En una de las esquinas más emblemáticas del Centro Histórico de la CDMX, justo en el cruce entre el Corredor Peatonal Madero e Isabel La Católica, se alza un edificio que llama la atención desde la calle, pero que oculta una historia aún más impresionante que su fachada. El edificio La Esmeralda ha sido testigo de la evolución de la ciudad. Desde el 2006 este lugar alberga el Museo del Estanquillo, pero la construcción data de finales del siglo XIX, cuando Porfirio Díaz inauguró una de las joyerías más prestigiosas de aquella época. A pesar de que el siglo XX trajo cambios e inestabilidad, el inmueble nunca perdió su belleza. Aquí te contamos su historia.
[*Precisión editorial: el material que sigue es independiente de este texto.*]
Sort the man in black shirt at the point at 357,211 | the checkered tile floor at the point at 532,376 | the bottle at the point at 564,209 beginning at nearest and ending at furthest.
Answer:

La Esmeralda Hauser-Zivy: la joyería más importante del porfiriato
El 27 de noviembre de 1892, Porfirio Díaz inauguró la tienda de lujo más importante del país. La Esmeralda era corresponsal de una joyería parisina, y aunque esta ya existía desde 1864, la construcción de este nuevo edificio fue un símbolo del progreso en la dirección que Díaz añoraba para la Ciudad de México: una capital mundial a la altura de las ciudades europeas. Además de joyería, el establecimiento vendía relojes, placas, péndulos y obras de arte traídos directamente de Francia.
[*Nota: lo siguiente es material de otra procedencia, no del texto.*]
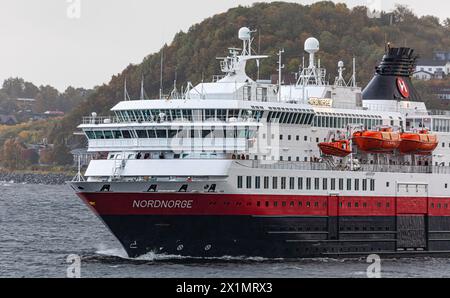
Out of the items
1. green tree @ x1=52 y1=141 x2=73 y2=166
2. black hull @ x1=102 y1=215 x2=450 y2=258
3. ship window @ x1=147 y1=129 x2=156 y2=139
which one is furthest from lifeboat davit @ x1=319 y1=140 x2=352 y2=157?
green tree @ x1=52 y1=141 x2=73 y2=166

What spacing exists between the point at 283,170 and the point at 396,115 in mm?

Pero además del catálogo de la tienda, la fachada está repleta de guiños a los gustos europeos fomentados durante el porfiriato. Los arquitectos Eleuterio Méndez y Francisco Serrano fueron los encargados de diseñar un edificio ecléctico con elementos neoclásicos, alusiones al barroco francés y un interior de estilo Art Nouveau. Cabe mencionar que en esa época, las calles no llevaban el nombre que llevan hoy —entonces se llamaban Plateros y Espíritu Santo—; sin embargo, el edificio se convirtió desde ese momento en un referente en el Centro Histórico de la ciudad.
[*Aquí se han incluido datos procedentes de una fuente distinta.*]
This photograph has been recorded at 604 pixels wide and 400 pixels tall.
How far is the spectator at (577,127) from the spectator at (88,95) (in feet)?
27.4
El deterioro del siglo XX: oficinas, un banco y un antro
Después del cierre de La Esmeralda Hauser-Zivy, el edificio sufrió varios cambios en su uso. En la década de los 60 se adaptó para albergar oficinas del gobierno, y entre 1970 y 1980 fue una sucursal bancaria. En la década de los 90, el lugar volvió a atraer los reflectores, pero esta vez por un motivo muy distinto. Donde antes estuvo la joyería más importante del porfiriato, ahora se encontraba la discoteca La Opulencia.

El Museo del Estanquillo
Sin embargo, a principios del siglo XXI se inició un proceso de recuperación profunda. En colaboración con el INAH, la Fundación del Centro Histórico de la Ciudad de México y el arquitecto Gabriel Mérigo Basurto, se restauraron las fachadas con sus frisos, cornisas, pilastras y ornamentos. Al interior, el inmueble se adaptó para alojar la colección de objetos del escritor mexicano Carlos Monsiváis. Fue así como el edificio La Esmeralda se convirtió en sede del Museo del Estanquillo. Además de sus exposiciones temporales, no te olvides de subir a la terraza, donde te puedes tomar un café con las vistas más lindas del Centro Histórico. Además, de vez en cuando realizan actividades culturales.